Let me code again...

Welcome to ijokarumawak's blog :)

NiFi, JoltTransformJSON jolted me

Recently, a question was posted on NiFi user mailing list about how to transform a JSON into a desired format. I tried to answer the question using JoltJsonTransform processor. However it was not an easy process for me to figure out what Jolt spec will do the expected transformation. Eventually, I understood how it works, and feel I should share it.

Sample input and expected JSONs were shared as follows.

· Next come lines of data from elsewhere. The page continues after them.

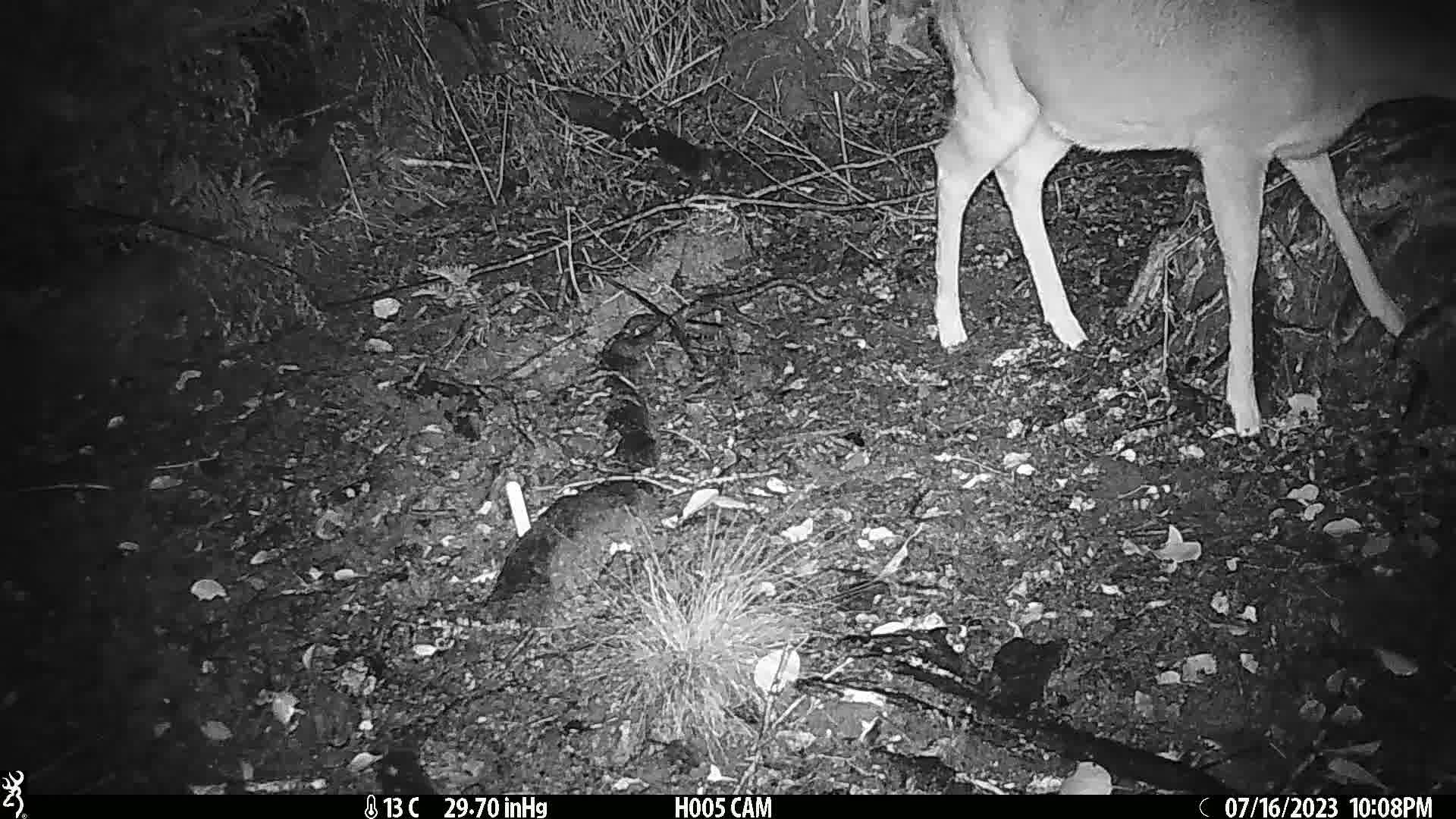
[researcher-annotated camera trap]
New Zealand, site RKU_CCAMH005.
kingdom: Animalia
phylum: Chordata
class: Mammalia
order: Artiodactyla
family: Cervidae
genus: Odocoileus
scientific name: Odocoileus virginianus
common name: white-tailed deer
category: white tailed deer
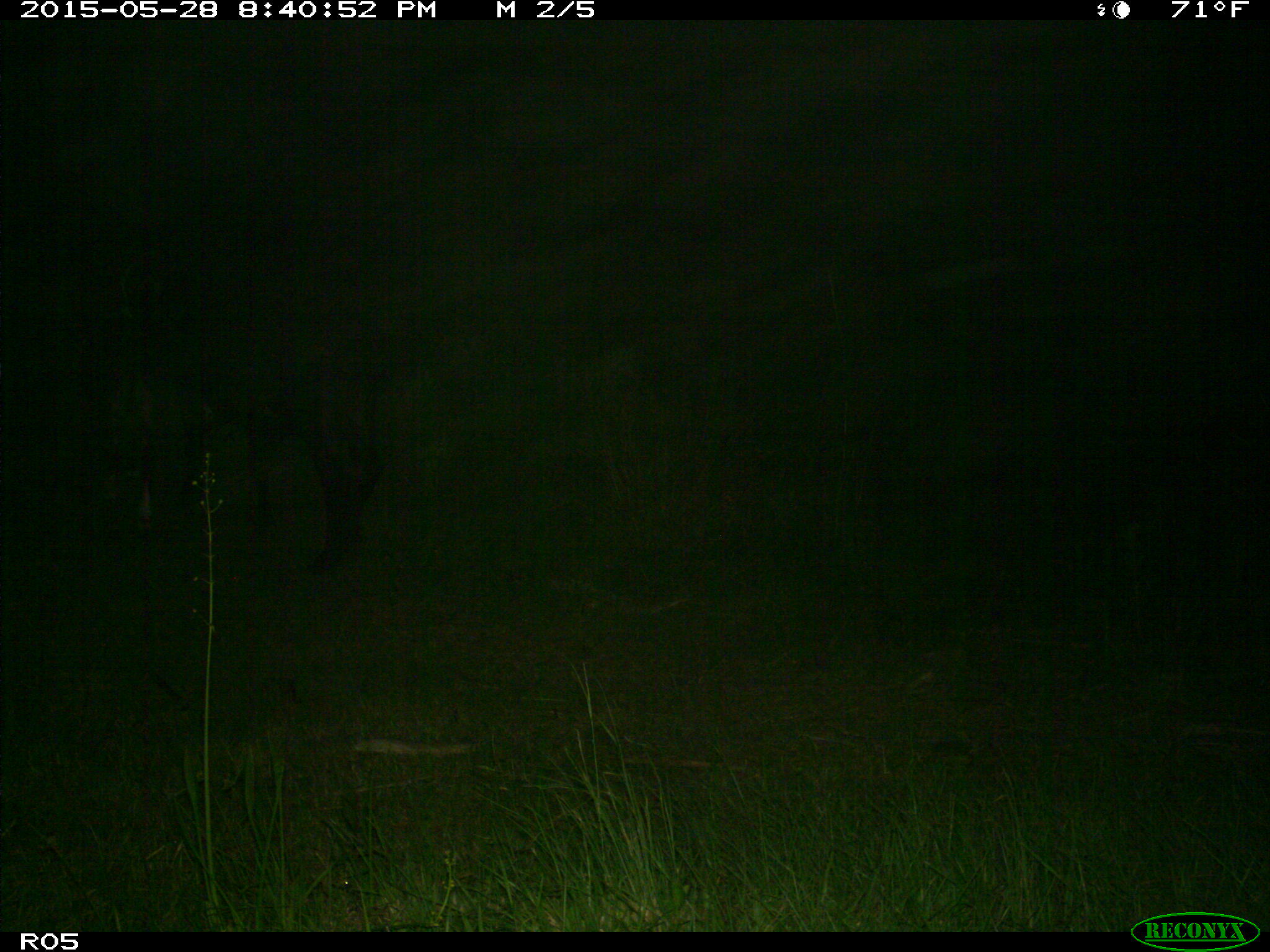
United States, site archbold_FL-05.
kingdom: Animalia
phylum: Chordata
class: Mammalia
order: Artiodactyla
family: Bovidae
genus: Bos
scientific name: Bos taurus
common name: domestic cow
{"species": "Bos taurus (domestic cow)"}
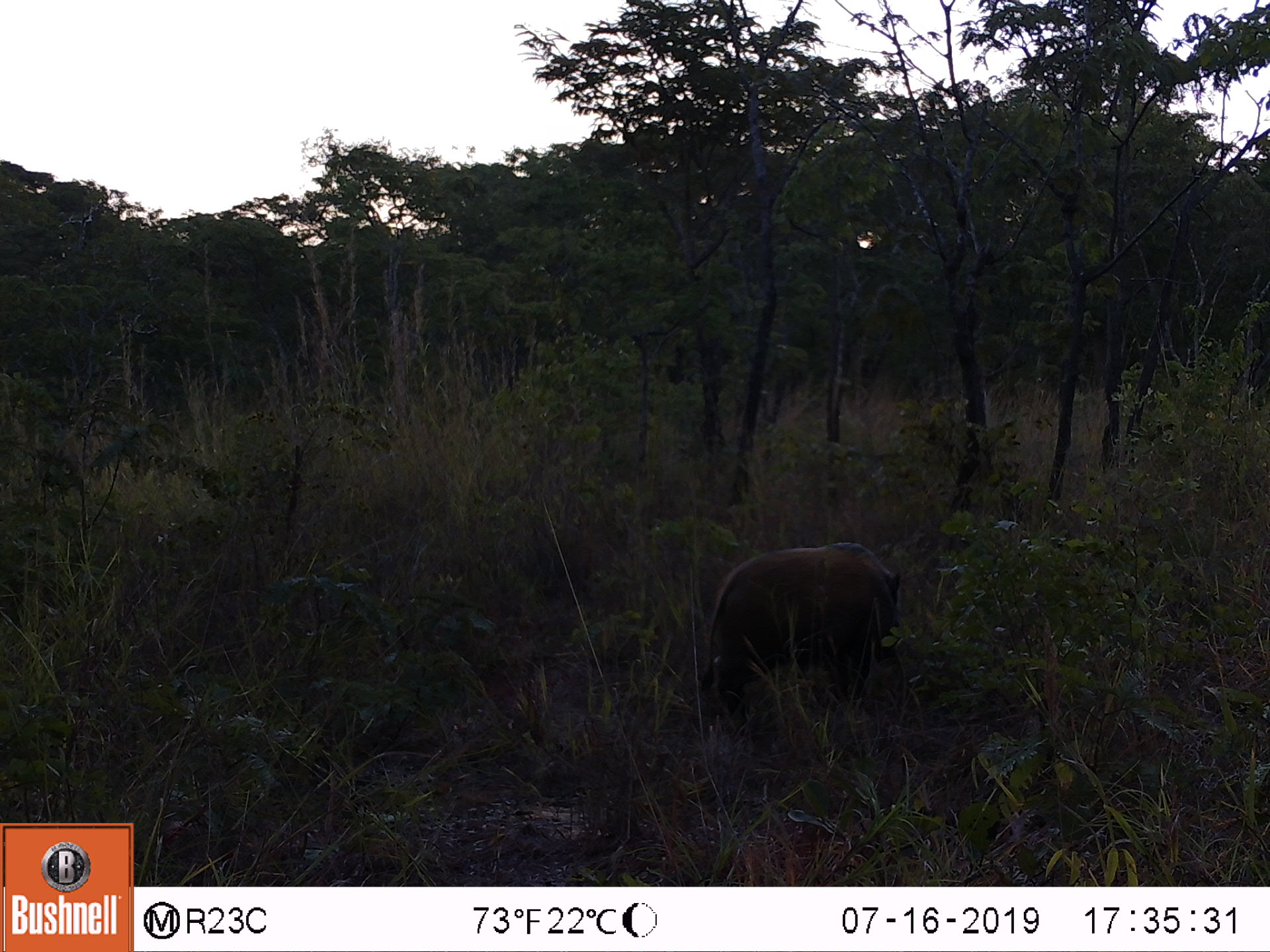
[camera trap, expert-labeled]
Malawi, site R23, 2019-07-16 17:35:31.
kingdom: Animalia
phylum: Chordata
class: Mammalia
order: Artiodactyla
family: Suidae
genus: Potamochoerus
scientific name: Potamochoerus larvatus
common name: bushpig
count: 1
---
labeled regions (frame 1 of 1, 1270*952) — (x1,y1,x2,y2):
bushpig: (707,543,908,725)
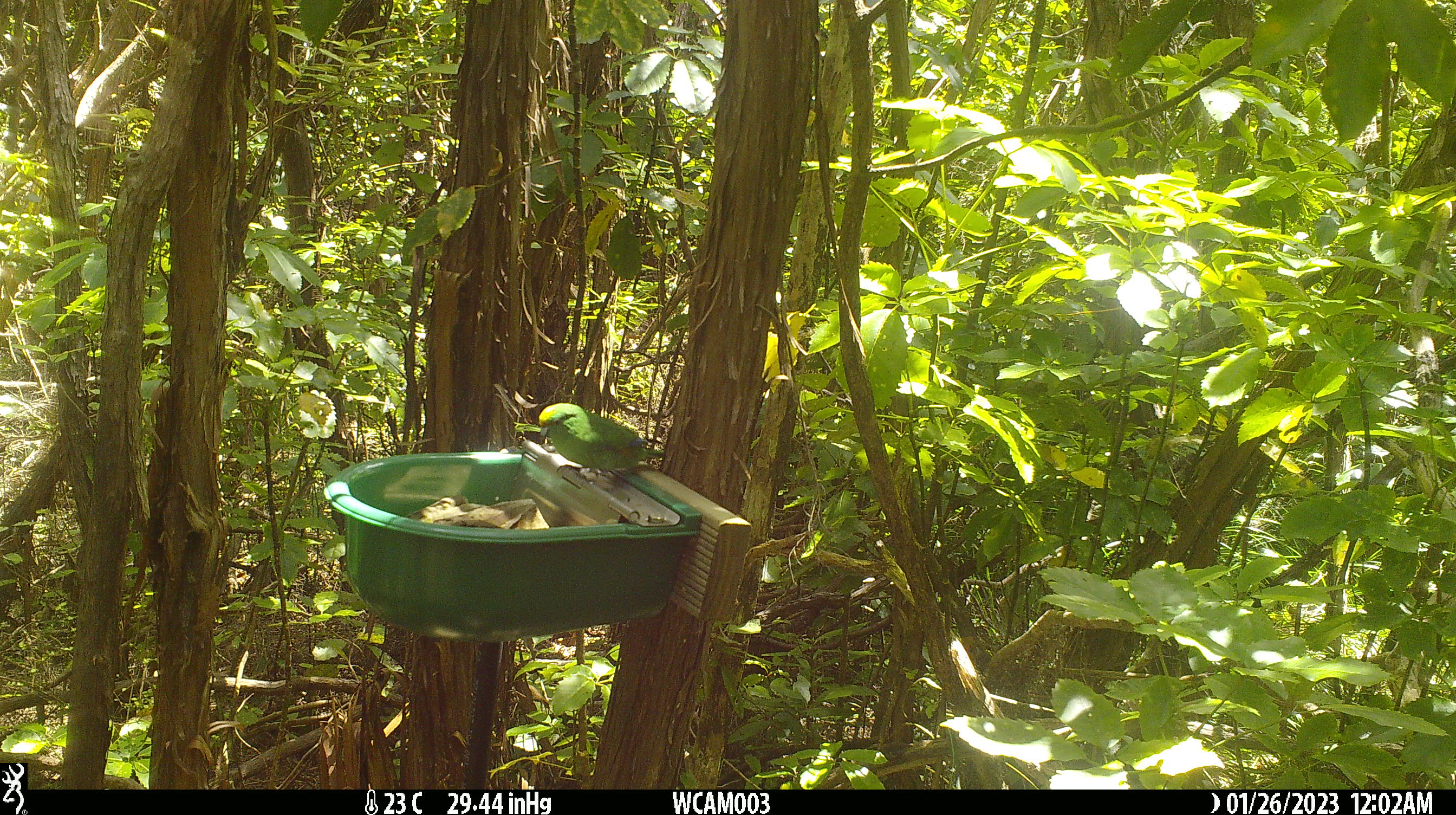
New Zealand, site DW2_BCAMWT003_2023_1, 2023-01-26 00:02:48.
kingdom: Animalia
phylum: Chordata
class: Aves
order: Psittaciformes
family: Psittaculidae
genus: Cyanoramphus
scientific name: Cyanoramphus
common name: parakeet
Parakeet (Cyanoramphus).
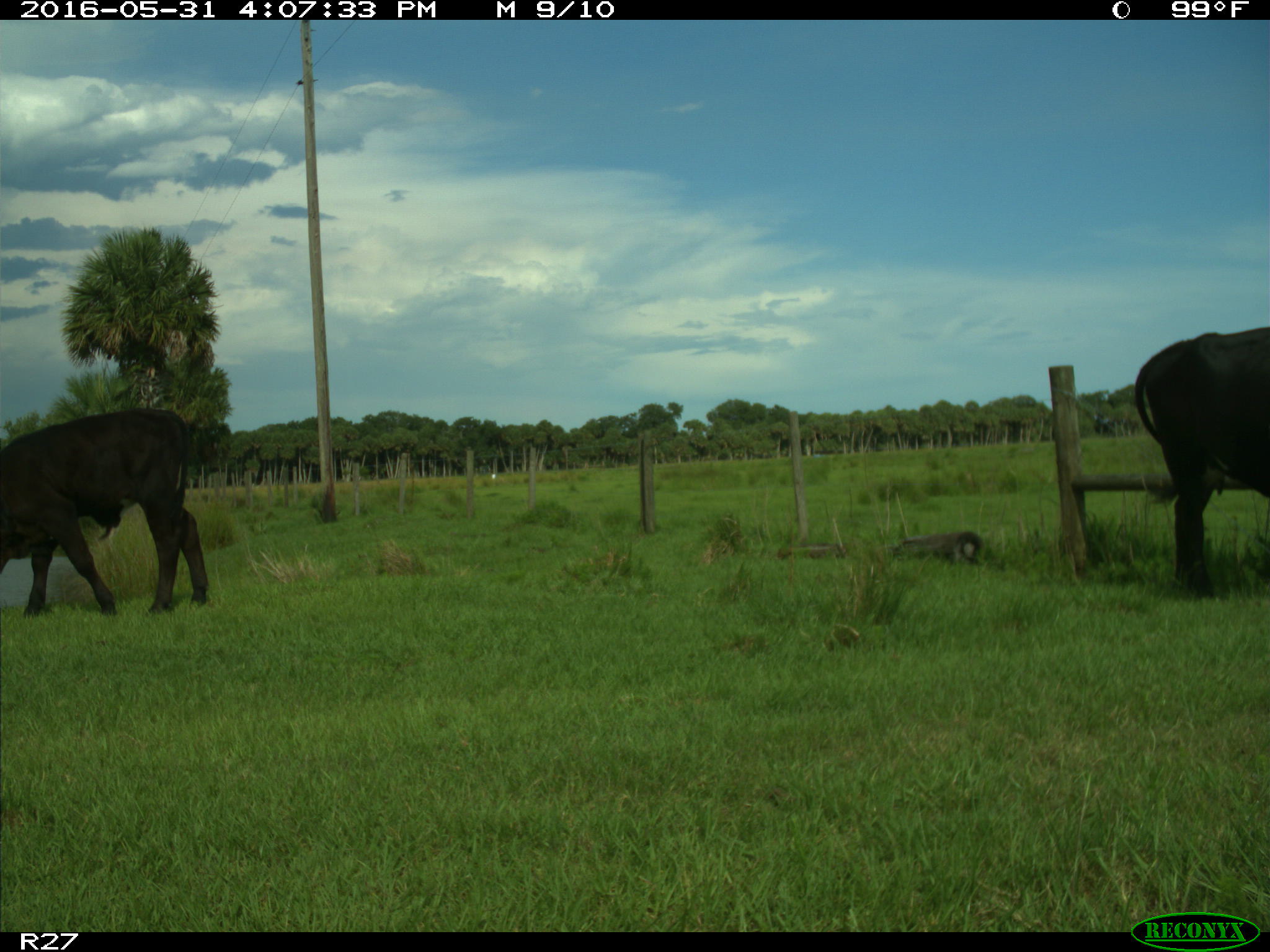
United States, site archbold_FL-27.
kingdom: Animalia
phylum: Chordata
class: Mammalia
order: Artiodactyla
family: Bovidae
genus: Bos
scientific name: Bos taurus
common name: domestic cow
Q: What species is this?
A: Bos taurus (domestic cow).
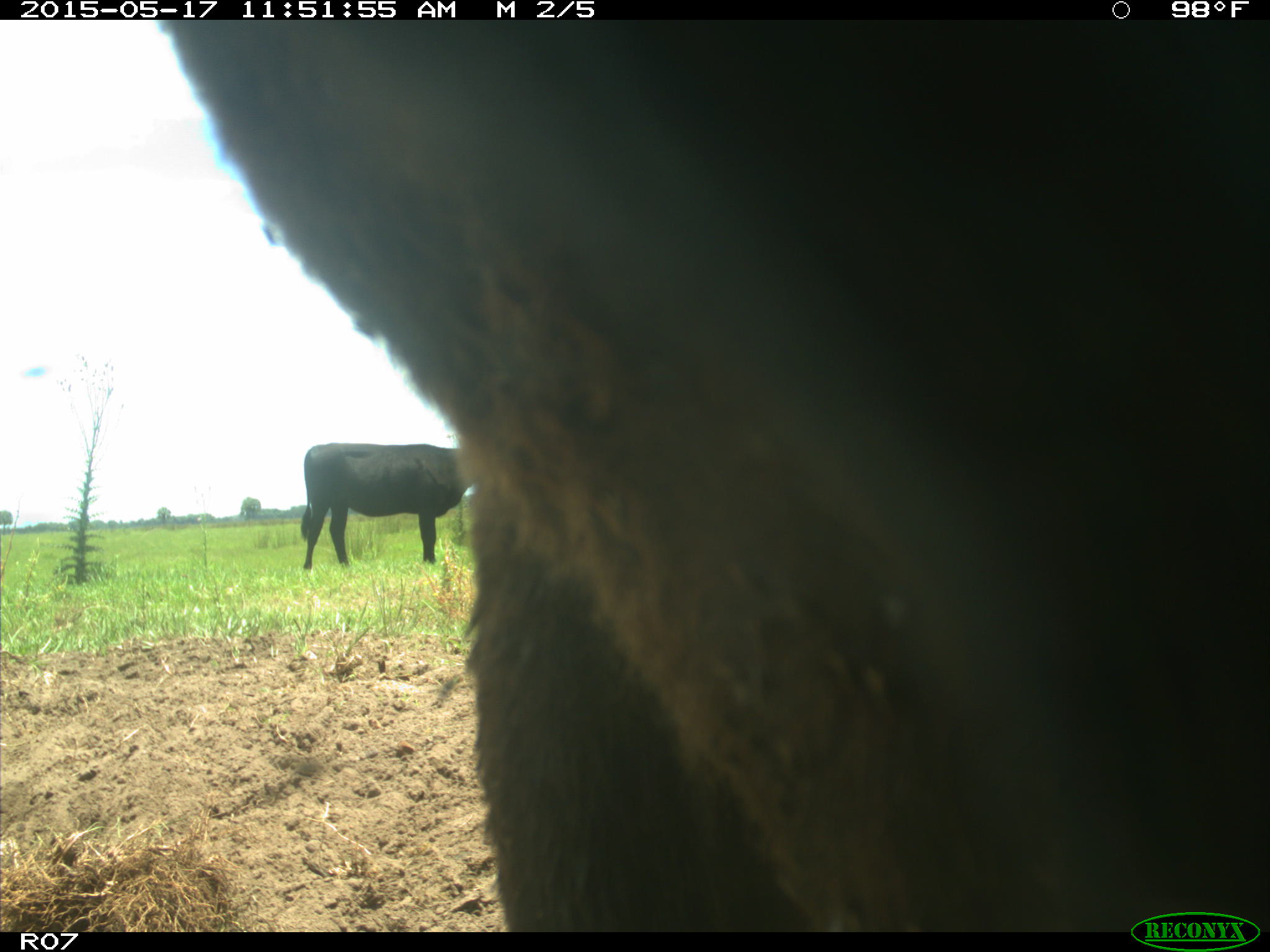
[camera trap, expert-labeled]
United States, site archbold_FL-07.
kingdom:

As you can see, it requires join operation on elements in the root array by the value of ID:

Input JSON:
[
  { "ID": "100",
    "PersonalDetails": [
      { "name": "leo",
        "age": "30",
        "address": "Us" }
    ] },
  { "ID": "100",
    "OfficeDetails": [
      { "Company": "lys",
        "salary": "2000",
        "designation": "manager" }
    ] },
  { "ID": "101",
    "PersonalDetails": [
      { "name": "karo",
        "age": "24",
        "address": "Newyork" }
    ] },
  { "ID": "101",
    "OfficeDetails": [
      { "Company": "lys",
        "salary": "1000",
        "designation": "Operator" }
    ] }
]
Output JSON:
[
  {
    "ID": "100",
    "OfficeDetails": [
      { "Company": "lys",
        "salary": "2000",
        "designation": "manager" }
    ],
    "PersonalDetails": [
      { "name": "leo",
        "age": "30",
        "address": "Us" }
    ] },
  {
    "ID": "101",
    "OfficeDetails": [
      { "Company": "lys",
        "salary": "1000",
        "designation": "Operator" }
    ],
    "PersonalDetails": [
      { "name": "karo",
        "age": "24",
        "address": "Newyork" }
    ] }
]

Here is the Jolt spec I came up with, to do the transformation:

[
  {
    "operation": "shift",
    "spec": {
      "*": {
        "PersonalDetails": "@(1,ID).PersonalDetails",
        "OfficeDetails": "@(1,ID).OfficeDetails"
      }
    }
  },
  {
    "operation": "shift",
    "spec": {
      "*": {
        "$": "[#2].ID",
        "@.OfficeDetails": "[#2].OfficeDetails",
        "@.PersonalDetails": "[#2].PersonalDetails"
      }
    }
  }
]

Let me try to explain how it works. There are two shift operations, the first one does followings:

  1. Jolt will traverse elements in the input object, if there is a matching spec, then apply it to write it into the output JSON
  2. The first * matches each element in the root array
  3. Then PersonalDetails matches PersonalDetails element within the element hit at previous step, and execute the mystical @(1,ID).PersonalDetails. If I explain it with plain English, it may goes like:

    Copy the value of input PersonalDetails element (which is an array) to the output PersonalDetails element, as a child of an element which is one of the root output element, named with the value of ID attribute that exists one level up in the input JSON.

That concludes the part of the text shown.